Her words were soft, meant just for him. “I was talking to Martha Q. She says if I decide to do accounting, she’d be my first client.” Ronny’s eyes danced with excitement. “I want to settle down here and maybe start a business. I thought accounting, but it might be more fun to open a bakery. Everyone loved my salads and pies tonight. Only the bakery would have to be in town, and I could do accounting from the cabin.”

He moved his fingers along her leg slowly as she told him of her dream. It wasn’t big, really, not get-rich-quick, no mansion in town or big ranch, but it sounded good. She could work her own hours and take off during the slow times.

“I’m buying the cabin,” she said about the time his fingers reached her knee.

“What?” He stopped, pulling his interest away from where the hem of her shorts ended just below her hips. “Did you say you bought that old cabin?”

She nodded. “I thought I’d live there for a while. Eventually, if my business grows, I might just use it as my getaway place, but for now it is my first real home.”

“Ronny, you’ve got all the world to pick from and you pick a lake in the middle of nowhere?”

She grinned. “I like it here.”

“It’s not that simple.”

She studied him. “It
is
that simple, Austin. I don’t want complicated. Don’t act so upset about having me as a permanent neighbor. I’m sure you’ll get used to it in time.”

“Oh, I’m very happy about that. Trust me.” He could think of no one he’d rather have within walking distance of him.

He slid his hand over the back of her calf. Maybe it
was
that simple. “Ronny,” he said, knowing he might get shot out of the water, but he had to try, “any chance you’d come over again tonight? We didn’t finish what we’d started when the Delaneys called. I was dreaming earlier that we might do a little more than cuddling. My leg feels fine.”

“I’ll let you know when we’re heading back. Dusti says you’re a man who’s not quite housebroken. The kind that will run off if the door’s left open.”

He thought about saying that Dusti should know; she’d been hanging around such a man lately. Kieran had left so fast he hadn’t even dropped by to wave, but Austin figured he’d probably get a text when his friend finally landed somewhere.

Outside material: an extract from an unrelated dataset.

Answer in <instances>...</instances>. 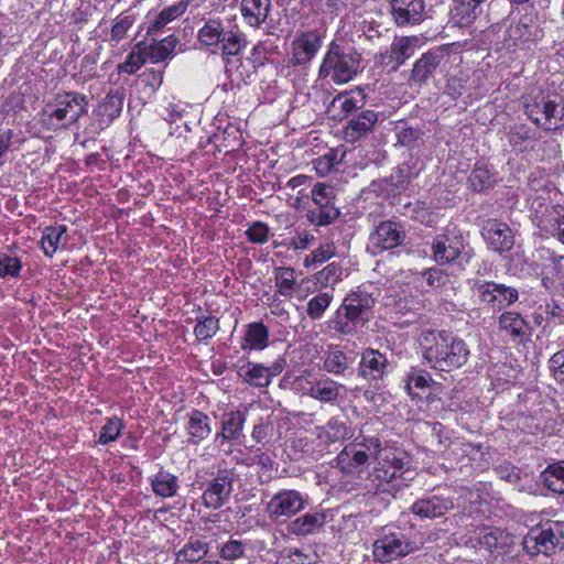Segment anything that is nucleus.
I'll use <instances>...</instances> for the list:
<instances>
[{"label": "nucleus", "instance_id": "f257e3e1", "mask_svg": "<svg viewBox=\"0 0 564 564\" xmlns=\"http://www.w3.org/2000/svg\"><path fill=\"white\" fill-rule=\"evenodd\" d=\"M420 346L426 362L440 371L449 372L463 367L470 355L469 348L463 339L445 330L422 332Z\"/></svg>", "mask_w": 564, "mask_h": 564}, {"label": "nucleus", "instance_id": "f03ea898", "mask_svg": "<svg viewBox=\"0 0 564 564\" xmlns=\"http://www.w3.org/2000/svg\"><path fill=\"white\" fill-rule=\"evenodd\" d=\"M87 97L77 91L57 94L42 109L41 123L50 131L69 129L87 113Z\"/></svg>", "mask_w": 564, "mask_h": 564}, {"label": "nucleus", "instance_id": "7ed1b4c3", "mask_svg": "<svg viewBox=\"0 0 564 564\" xmlns=\"http://www.w3.org/2000/svg\"><path fill=\"white\" fill-rule=\"evenodd\" d=\"M361 56L351 46L332 42L318 69L321 79H329L341 85L350 82L358 74Z\"/></svg>", "mask_w": 564, "mask_h": 564}, {"label": "nucleus", "instance_id": "20e7f679", "mask_svg": "<svg viewBox=\"0 0 564 564\" xmlns=\"http://www.w3.org/2000/svg\"><path fill=\"white\" fill-rule=\"evenodd\" d=\"M375 299L364 291L349 293L336 311L333 321L334 329L343 335H354L370 318Z\"/></svg>", "mask_w": 564, "mask_h": 564}, {"label": "nucleus", "instance_id": "39448f33", "mask_svg": "<svg viewBox=\"0 0 564 564\" xmlns=\"http://www.w3.org/2000/svg\"><path fill=\"white\" fill-rule=\"evenodd\" d=\"M377 466L369 474V479L376 484L378 490L383 484L395 482L398 487L408 486L415 477L414 469L410 468V459L405 453L394 449L380 451Z\"/></svg>", "mask_w": 564, "mask_h": 564}, {"label": "nucleus", "instance_id": "423d86ee", "mask_svg": "<svg viewBox=\"0 0 564 564\" xmlns=\"http://www.w3.org/2000/svg\"><path fill=\"white\" fill-rule=\"evenodd\" d=\"M377 466L369 474V479L376 484L378 490L383 484L395 482L398 487L408 486L415 477L414 469L410 468V459L405 453L394 449L380 451Z\"/></svg>", "mask_w": 564, "mask_h": 564}, {"label": "nucleus", "instance_id": "0eeeda50", "mask_svg": "<svg viewBox=\"0 0 564 564\" xmlns=\"http://www.w3.org/2000/svg\"><path fill=\"white\" fill-rule=\"evenodd\" d=\"M529 555H551L564 547V521H546L529 530L522 541Z\"/></svg>", "mask_w": 564, "mask_h": 564}, {"label": "nucleus", "instance_id": "6e6552de", "mask_svg": "<svg viewBox=\"0 0 564 564\" xmlns=\"http://www.w3.org/2000/svg\"><path fill=\"white\" fill-rule=\"evenodd\" d=\"M528 117L545 131L564 128V101L556 95H539L524 101Z\"/></svg>", "mask_w": 564, "mask_h": 564}, {"label": "nucleus", "instance_id": "1a4fd4ad", "mask_svg": "<svg viewBox=\"0 0 564 564\" xmlns=\"http://www.w3.org/2000/svg\"><path fill=\"white\" fill-rule=\"evenodd\" d=\"M466 240L457 226L448 225L442 234L434 237L432 241V258L440 265L452 263L462 254H470L465 251Z\"/></svg>", "mask_w": 564, "mask_h": 564}, {"label": "nucleus", "instance_id": "9d476101", "mask_svg": "<svg viewBox=\"0 0 564 564\" xmlns=\"http://www.w3.org/2000/svg\"><path fill=\"white\" fill-rule=\"evenodd\" d=\"M311 197L316 207L307 212L306 218L312 225L327 226L339 217L340 213L335 205V194L332 186L325 183H316L311 191Z\"/></svg>", "mask_w": 564, "mask_h": 564}, {"label": "nucleus", "instance_id": "9b49d317", "mask_svg": "<svg viewBox=\"0 0 564 564\" xmlns=\"http://www.w3.org/2000/svg\"><path fill=\"white\" fill-rule=\"evenodd\" d=\"M234 482L235 473L232 469L219 470L215 477L206 482L202 495L204 506L214 510L221 508L230 498Z\"/></svg>", "mask_w": 564, "mask_h": 564}, {"label": "nucleus", "instance_id": "f8f14e48", "mask_svg": "<svg viewBox=\"0 0 564 564\" xmlns=\"http://www.w3.org/2000/svg\"><path fill=\"white\" fill-rule=\"evenodd\" d=\"M306 499L302 492L294 489H283L274 494L265 506L269 518L276 520L290 518L304 509Z\"/></svg>", "mask_w": 564, "mask_h": 564}, {"label": "nucleus", "instance_id": "ddd939ff", "mask_svg": "<svg viewBox=\"0 0 564 564\" xmlns=\"http://www.w3.org/2000/svg\"><path fill=\"white\" fill-rule=\"evenodd\" d=\"M390 14L399 28L419 25L427 17L425 0H390Z\"/></svg>", "mask_w": 564, "mask_h": 564}, {"label": "nucleus", "instance_id": "4468645a", "mask_svg": "<svg viewBox=\"0 0 564 564\" xmlns=\"http://www.w3.org/2000/svg\"><path fill=\"white\" fill-rule=\"evenodd\" d=\"M413 550V543L401 533L384 535L372 545L373 557L382 563H389L405 556Z\"/></svg>", "mask_w": 564, "mask_h": 564}, {"label": "nucleus", "instance_id": "2eb2a0df", "mask_svg": "<svg viewBox=\"0 0 564 564\" xmlns=\"http://www.w3.org/2000/svg\"><path fill=\"white\" fill-rule=\"evenodd\" d=\"M453 509L454 501L452 497L434 491L416 499L410 508L411 512L422 520L442 518Z\"/></svg>", "mask_w": 564, "mask_h": 564}, {"label": "nucleus", "instance_id": "dca6fc26", "mask_svg": "<svg viewBox=\"0 0 564 564\" xmlns=\"http://www.w3.org/2000/svg\"><path fill=\"white\" fill-rule=\"evenodd\" d=\"M405 239V231L399 223L381 221L369 237L368 249L373 254L400 246Z\"/></svg>", "mask_w": 564, "mask_h": 564}, {"label": "nucleus", "instance_id": "f3484780", "mask_svg": "<svg viewBox=\"0 0 564 564\" xmlns=\"http://www.w3.org/2000/svg\"><path fill=\"white\" fill-rule=\"evenodd\" d=\"M419 43L420 37L415 35L395 36L390 48L380 54L381 64L391 66L394 70L398 69L406 59L414 55Z\"/></svg>", "mask_w": 564, "mask_h": 564}, {"label": "nucleus", "instance_id": "a211bd4d", "mask_svg": "<svg viewBox=\"0 0 564 564\" xmlns=\"http://www.w3.org/2000/svg\"><path fill=\"white\" fill-rule=\"evenodd\" d=\"M534 212V218L540 228L547 229V225L553 220L555 223V236L564 245V213L562 206L545 204L542 197H535L531 203Z\"/></svg>", "mask_w": 564, "mask_h": 564}, {"label": "nucleus", "instance_id": "6ab92c4d", "mask_svg": "<svg viewBox=\"0 0 564 564\" xmlns=\"http://www.w3.org/2000/svg\"><path fill=\"white\" fill-rule=\"evenodd\" d=\"M322 46V37L316 31L301 33L292 43L291 63L294 66L308 64Z\"/></svg>", "mask_w": 564, "mask_h": 564}, {"label": "nucleus", "instance_id": "aec40b11", "mask_svg": "<svg viewBox=\"0 0 564 564\" xmlns=\"http://www.w3.org/2000/svg\"><path fill=\"white\" fill-rule=\"evenodd\" d=\"M390 362L387 356L373 348H366L361 354L359 375L372 382L382 380L389 371Z\"/></svg>", "mask_w": 564, "mask_h": 564}, {"label": "nucleus", "instance_id": "412c9836", "mask_svg": "<svg viewBox=\"0 0 564 564\" xmlns=\"http://www.w3.org/2000/svg\"><path fill=\"white\" fill-rule=\"evenodd\" d=\"M481 236L489 247L497 252L509 251L514 245L513 235L509 226L496 219H489L484 224Z\"/></svg>", "mask_w": 564, "mask_h": 564}, {"label": "nucleus", "instance_id": "4be33fe9", "mask_svg": "<svg viewBox=\"0 0 564 564\" xmlns=\"http://www.w3.org/2000/svg\"><path fill=\"white\" fill-rule=\"evenodd\" d=\"M445 56L446 53L441 47L430 50L422 54L413 65L410 80L419 85L426 84L430 77L434 75Z\"/></svg>", "mask_w": 564, "mask_h": 564}, {"label": "nucleus", "instance_id": "5701e85b", "mask_svg": "<svg viewBox=\"0 0 564 564\" xmlns=\"http://www.w3.org/2000/svg\"><path fill=\"white\" fill-rule=\"evenodd\" d=\"M378 122V113L373 110H364L357 117L350 119L344 129V138L347 142L355 143L370 133Z\"/></svg>", "mask_w": 564, "mask_h": 564}, {"label": "nucleus", "instance_id": "b1692460", "mask_svg": "<svg viewBox=\"0 0 564 564\" xmlns=\"http://www.w3.org/2000/svg\"><path fill=\"white\" fill-rule=\"evenodd\" d=\"M246 413L239 410L225 412L221 415V431L215 435V441H237L242 436Z\"/></svg>", "mask_w": 564, "mask_h": 564}, {"label": "nucleus", "instance_id": "393cba45", "mask_svg": "<svg viewBox=\"0 0 564 564\" xmlns=\"http://www.w3.org/2000/svg\"><path fill=\"white\" fill-rule=\"evenodd\" d=\"M325 511L307 512L288 524V531L297 536H306L317 532L326 523Z\"/></svg>", "mask_w": 564, "mask_h": 564}, {"label": "nucleus", "instance_id": "a878e982", "mask_svg": "<svg viewBox=\"0 0 564 564\" xmlns=\"http://www.w3.org/2000/svg\"><path fill=\"white\" fill-rule=\"evenodd\" d=\"M487 0H456L451 11L452 20L459 26L470 25L481 13V4Z\"/></svg>", "mask_w": 564, "mask_h": 564}, {"label": "nucleus", "instance_id": "bb28decb", "mask_svg": "<svg viewBox=\"0 0 564 564\" xmlns=\"http://www.w3.org/2000/svg\"><path fill=\"white\" fill-rule=\"evenodd\" d=\"M369 455L366 451L357 449L355 445H347L336 458L337 467L346 474L356 471L368 462Z\"/></svg>", "mask_w": 564, "mask_h": 564}, {"label": "nucleus", "instance_id": "cd10ccee", "mask_svg": "<svg viewBox=\"0 0 564 564\" xmlns=\"http://www.w3.org/2000/svg\"><path fill=\"white\" fill-rule=\"evenodd\" d=\"M271 10V0H242L241 13L250 26H260Z\"/></svg>", "mask_w": 564, "mask_h": 564}, {"label": "nucleus", "instance_id": "c85d7f7f", "mask_svg": "<svg viewBox=\"0 0 564 564\" xmlns=\"http://www.w3.org/2000/svg\"><path fill=\"white\" fill-rule=\"evenodd\" d=\"M499 329L506 332L507 335L513 339L522 340L530 330L529 324L522 318L519 313L505 312L500 315Z\"/></svg>", "mask_w": 564, "mask_h": 564}, {"label": "nucleus", "instance_id": "c756f323", "mask_svg": "<svg viewBox=\"0 0 564 564\" xmlns=\"http://www.w3.org/2000/svg\"><path fill=\"white\" fill-rule=\"evenodd\" d=\"M246 328L241 344V348L243 350H262L268 346L269 329L263 323H250Z\"/></svg>", "mask_w": 564, "mask_h": 564}, {"label": "nucleus", "instance_id": "7c9ffc66", "mask_svg": "<svg viewBox=\"0 0 564 564\" xmlns=\"http://www.w3.org/2000/svg\"><path fill=\"white\" fill-rule=\"evenodd\" d=\"M317 438L327 444L343 442L352 436L351 430L338 419H330L326 425L316 427Z\"/></svg>", "mask_w": 564, "mask_h": 564}, {"label": "nucleus", "instance_id": "2f4dec72", "mask_svg": "<svg viewBox=\"0 0 564 564\" xmlns=\"http://www.w3.org/2000/svg\"><path fill=\"white\" fill-rule=\"evenodd\" d=\"M151 487L159 497H174L180 488L178 477L161 468L151 479Z\"/></svg>", "mask_w": 564, "mask_h": 564}, {"label": "nucleus", "instance_id": "473e14b6", "mask_svg": "<svg viewBox=\"0 0 564 564\" xmlns=\"http://www.w3.org/2000/svg\"><path fill=\"white\" fill-rule=\"evenodd\" d=\"M478 543L486 550H503L512 544V538L509 533L499 528L481 529L478 535Z\"/></svg>", "mask_w": 564, "mask_h": 564}, {"label": "nucleus", "instance_id": "72a5a7b5", "mask_svg": "<svg viewBox=\"0 0 564 564\" xmlns=\"http://www.w3.org/2000/svg\"><path fill=\"white\" fill-rule=\"evenodd\" d=\"M218 45H220L224 54L238 55L246 46V39L238 28L225 26L224 23H221V34Z\"/></svg>", "mask_w": 564, "mask_h": 564}, {"label": "nucleus", "instance_id": "f704fd0d", "mask_svg": "<svg viewBox=\"0 0 564 564\" xmlns=\"http://www.w3.org/2000/svg\"><path fill=\"white\" fill-rule=\"evenodd\" d=\"M188 417L186 429L189 435V441L193 444H198L200 441L207 438L212 432L209 417L207 414L197 410L193 411Z\"/></svg>", "mask_w": 564, "mask_h": 564}, {"label": "nucleus", "instance_id": "c9c22d12", "mask_svg": "<svg viewBox=\"0 0 564 564\" xmlns=\"http://www.w3.org/2000/svg\"><path fill=\"white\" fill-rule=\"evenodd\" d=\"M540 477L547 489L564 495V460L549 465Z\"/></svg>", "mask_w": 564, "mask_h": 564}, {"label": "nucleus", "instance_id": "e433bc0d", "mask_svg": "<svg viewBox=\"0 0 564 564\" xmlns=\"http://www.w3.org/2000/svg\"><path fill=\"white\" fill-rule=\"evenodd\" d=\"M239 375L246 382L259 388L268 387L271 382L270 369L259 364L248 362L240 367Z\"/></svg>", "mask_w": 564, "mask_h": 564}, {"label": "nucleus", "instance_id": "4c0bfd02", "mask_svg": "<svg viewBox=\"0 0 564 564\" xmlns=\"http://www.w3.org/2000/svg\"><path fill=\"white\" fill-rule=\"evenodd\" d=\"M340 388L337 382L325 378L312 383L306 393L316 400L333 402L338 398Z\"/></svg>", "mask_w": 564, "mask_h": 564}, {"label": "nucleus", "instance_id": "58836bf2", "mask_svg": "<svg viewBox=\"0 0 564 564\" xmlns=\"http://www.w3.org/2000/svg\"><path fill=\"white\" fill-rule=\"evenodd\" d=\"M148 58L147 43L141 41L133 46L126 61L118 65V72L134 74L144 65Z\"/></svg>", "mask_w": 564, "mask_h": 564}, {"label": "nucleus", "instance_id": "ea45409f", "mask_svg": "<svg viewBox=\"0 0 564 564\" xmlns=\"http://www.w3.org/2000/svg\"><path fill=\"white\" fill-rule=\"evenodd\" d=\"M274 282L276 291L284 297H292L296 286L295 271L291 267H278L274 269Z\"/></svg>", "mask_w": 564, "mask_h": 564}, {"label": "nucleus", "instance_id": "a19ab883", "mask_svg": "<svg viewBox=\"0 0 564 564\" xmlns=\"http://www.w3.org/2000/svg\"><path fill=\"white\" fill-rule=\"evenodd\" d=\"M209 551L208 543L191 539L177 553L176 561L185 563H196L207 555Z\"/></svg>", "mask_w": 564, "mask_h": 564}, {"label": "nucleus", "instance_id": "79ce46f5", "mask_svg": "<svg viewBox=\"0 0 564 564\" xmlns=\"http://www.w3.org/2000/svg\"><path fill=\"white\" fill-rule=\"evenodd\" d=\"M177 39L170 35L161 41L147 44V54L152 63H160L171 56L176 47Z\"/></svg>", "mask_w": 564, "mask_h": 564}, {"label": "nucleus", "instance_id": "37998d69", "mask_svg": "<svg viewBox=\"0 0 564 564\" xmlns=\"http://www.w3.org/2000/svg\"><path fill=\"white\" fill-rule=\"evenodd\" d=\"M496 183L495 175L484 164L477 163L468 177L469 186L476 192L491 188Z\"/></svg>", "mask_w": 564, "mask_h": 564}, {"label": "nucleus", "instance_id": "c03bdc74", "mask_svg": "<svg viewBox=\"0 0 564 564\" xmlns=\"http://www.w3.org/2000/svg\"><path fill=\"white\" fill-rule=\"evenodd\" d=\"M433 382L432 377L424 370L412 369L405 379V390L413 399L421 398L419 391L425 390Z\"/></svg>", "mask_w": 564, "mask_h": 564}, {"label": "nucleus", "instance_id": "a18cd8bd", "mask_svg": "<svg viewBox=\"0 0 564 564\" xmlns=\"http://www.w3.org/2000/svg\"><path fill=\"white\" fill-rule=\"evenodd\" d=\"M351 359L339 349L327 352L324 359V369L333 375H344L350 368Z\"/></svg>", "mask_w": 564, "mask_h": 564}, {"label": "nucleus", "instance_id": "49530a36", "mask_svg": "<svg viewBox=\"0 0 564 564\" xmlns=\"http://www.w3.org/2000/svg\"><path fill=\"white\" fill-rule=\"evenodd\" d=\"M187 1H180L169 8H165L160 12L155 20L151 23L148 29V33H152L161 30L169 22L173 21L177 17L182 15L187 9Z\"/></svg>", "mask_w": 564, "mask_h": 564}, {"label": "nucleus", "instance_id": "de8ad7c7", "mask_svg": "<svg viewBox=\"0 0 564 564\" xmlns=\"http://www.w3.org/2000/svg\"><path fill=\"white\" fill-rule=\"evenodd\" d=\"M65 225L48 226L44 229L42 236V248L46 256L53 257L56 252L63 235L66 232Z\"/></svg>", "mask_w": 564, "mask_h": 564}, {"label": "nucleus", "instance_id": "09e8293b", "mask_svg": "<svg viewBox=\"0 0 564 564\" xmlns=\"http://www.w3.org/2000/svg\"><path fill=\"white\" fill-rule=\"evenodd\" d=\"M219 319L213 315L196 318L194 334L197 340L203 341L214 337L219 330Z\"/></svg>", "mask_w": 564, "mask_h": 564}, {"label": "nucleus", "instance_id": "8fccbe9b", "mask_svg": "<svg viewBox=\"0 0 564 564\" xmlns=\"http://www.w3.org/2000/svg\"><path fill=\"white\" fill-rule=\"evenodd\" d=\"M221 23L219 19H208L198 31V41L205 46L218 45Z\"/></svg>", "mask_w": 564, "mask_h": 564}, {"label": "nucleus", "instance_id": "3c124183", "mask_svg": "<svg viewBox=\"0 0 564 564\" xmlns=\"http://www.w3.org/2000/svg\"><path fill=\"white\" fill-rule=\"evenodd\" d=\"M529 17H522L508 29L509 37L513 41H530L534 36L533 25Z\"/></svg>", "mask_w": 564, "mask_h": 564}, {"label": "nucleus", "instance_id": "603ef678", "mask_svg": "<svg viewBox=\"0 0 564 564\" xmlns=\"http://www.w3.org/2000/svg\"><path fill=\"white\" fill-rule=\"evenodd\" d=\"M411 178L412 172L410 166L401 164L392 171L386 182L389 183L392 192H400L409 185Z\"/></svg>", "mask_w": 564, "mask_h": 564}, {"label": "nucleus", "instance_id": "864d4df0", "mask_svg": "<svg viewBox=\"0 0 564 564\" xmlns=\"http://www.w3.org/2000/svg\"><path fill=\"white\" fill-rule=\"evenodd\" d=\"M122 429L123 423L119 417L113 416L108 419L106 424L101 427L98 443L101 445H107L111 442H115L119 437Z\"/></svg>", "mask_w": 564, "mask_h": 564}, {"label": "nucleus", "instance_id": "5fc2aeb1", "mask_svg": "<svg viewBox=\"0 0 564 564\" xmlns=\"http://www.w3.org/2000/svg\"><path fill=\"white\" fill-rule=\"evenodd\" d=\"M333 295L329 293H319L312 297L306 307L307 315L312 319H318L323 316L324 312L330 305Z\"/></svg>", "mask_w": 564, "mask_h": 564}, {"label": "nucleus", "instance_id": "6e6d98bb", "mask_svg": "<svg viewBox=\"0 0 564 564\" xmlns=\"http://www.w3.org/2000/svg\"><path fill=\"white\" fill-rule=\"evenodd\" d=\"M360 107L359 100L348 94H338L332 101V108L338 109V116L341 117H347L348 115L357 111Z\"/></svg>", "mask_w": 564, "mask_h": 564}, {"label": "nucleus", "instance_id": "4d7b16f0", "mask_svg": "<svg viewBox=\"0 0 564 564\" xmlns=\"http://www.w3.org/2000/svg\"><path fill=\"white\" fill-rule=\"evenodd\" d=\"M245 544L242 541L230 539L219 550V556L225 561H235L243 557Z\"/></svg>", "mask_w": 564, "mask_h": 564}, {"label": "nucleus", "instance_id": "13d9d810", "mask_svg": "<svg viewBox=\"0 0 564 564\" xmlns=\"http://www.w3.org/2000/svg\"><path fill=\"white\" fill-rule=\"evenodd\" d=\"M496 288V306L503 307L514 303L519 293L518 290L511 286H507L505 284L495 283Z\"/></svg>", "mask_w": 564, "mask_h": 564}, {"label": "nucleus", "instance_id": "bf43d9fd", "mask_svg": "<svg viewBox=\"0 0 564 564\" xmlns=\"http://www.w3.org/2000/svg\"><path fill=\"white\" fill-rule=\"evenodd\" d=\"M134 23V18L132 15H119L115 19L110 36L112 41L119 42L121 41L126 35L128 30L132 26Z\"/></svg>", "mask_w": 564, "mask_h": 564}, {"label": "nucleus", "instance_id": "052dcab7", "mask_svg": "<svg viewBox=\"0 0 564 564\" xmlns=\"http://www.w3.org/2000/svg\"><path fill=\"white\" fill-rule=\"evenodd\" d=\"M251 465H257L260 467L259 479L261 482H267L271 479V471L273 469L274 462L272 458L265 453H258L252 457Z\"/></svg>", "mask_w": 564, "mask_h": 564}, {"label": "nucleus", "instance_id": "680f3d73", "mask_svg": "<svg viewBox=\"0 0 564 564\" xmlns=\"http://www.w3.org/2000/svg\"><path fill=\"white\" fill-rule=\"evenodd\" d=\"M341 274L340 264L332 262L317 273V280L324 285H333L341 279Z\"/></svg>", "mask_w": 564, "mask_h": 564}, {"label": "nucleus", "instance_id": "e2e57ef3", "mask_svg": "<svg viewBox=\"0 0 564 564\" xmlns=\"http://www.w3.org/2000/svg\"><path fill=\"white\" fill-rule=\"evenodd\" d=\"M473 291L482 303L496 306L495 282H476L473 286Z\"/></svg>", "mask_w": 564, "mask_h": 564}, {"label": "nucleus", "instance_id": "0e129e2a", "mask_svg": "<svg viewBox=\"0 0 564 564\" xmlns=\"http://www.w3.org/2000/svg\"><path fill=\"white\" fill-rule=\"evenodd\" d=\"M248 240L252 243H265L269 238V227L264 223L254 221L246 231Z\"/></svg>", "mask_w": 564, "mask_h": 564}, {"label": "nucleus", "instance_id": "69168bd1", "mask_svg": "<svg viewBox=\"0 0 564 564\" xmlns=\"http://www.w3.org/2000/svg\"><path fill=\"white\" fill-rule=\"evenodd\" d=\"M22 265L18 258L3 256L0 258V276H19Z\"/></svg>", "mask_w": 564, "mask_h": 564}, {"label": "nucleus", "instance_id": "338daca9", "mask_svg": "<svg viewBox=\"0 0 564 564\" xmlns=\"http://www.w3.org/2000/svg\"><path fill=\"white\" fill-rule=\"evenodd\" d=\"M466 83L463 77L452 76L447 79L445 93L455 100L466 91Z\"/></svg>", "mask_w": 564, "mask_h": 564}, {"label": "nucleus", "instance_id": "774afa93", "mask_svg": "<svg viewBox=\"0 0 564 564\" xmlns=\"http://www.w3.org/2000/svg\"><path fill=\"white\" fill-rule=\"evenodd\" d=\"M280 564H311L308 556L297 549H288L281 553Z\"/></svg>", "mask_w": 564, "mask_h": 564}]
</instances>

He’d also bet Kieran’s first question would be about Dusti.

He looked directly at Ronny. “I just want you next to me. I want to be able to touch you all night. There is something about having you near that rests my soul. Just you being near is all that has to happen. I’m not pushing.” He wanted to add that he’d been going nuts for weeks waiting for her to want to go further. Didn’t she know that paradise was just around the corner?

She raised an eyebrow. “I’m not making any such promise, Captain. I might just decide to attack you and not stop until I’ve had my way with you.”

“I’m betting on it.” Austin grinned. She’d just described his favorite fantasy.

It took every ounce of his strength to stay in his chair. All he wanted to do was pull her down to the boat and head home. No woman had ever turned him inside out like Ronny. He had a feeling no woman ever would again.

She walked away with promise in her eyes, and he knew that for the first time he was in love. Head-over-heels, madly in love with a shy lady who could change the orbit of his world with one look.

Thoughts of heaven didn’t have long to live in Austin’s mind. They were smothered when a chubby woman dressed in a bright purple jogging suit sat down in the chair next to him. She was out of breath and hanging off both sides of the wicker chair. The lady from the circus, he remembered, who’d talked to Ronny earlier.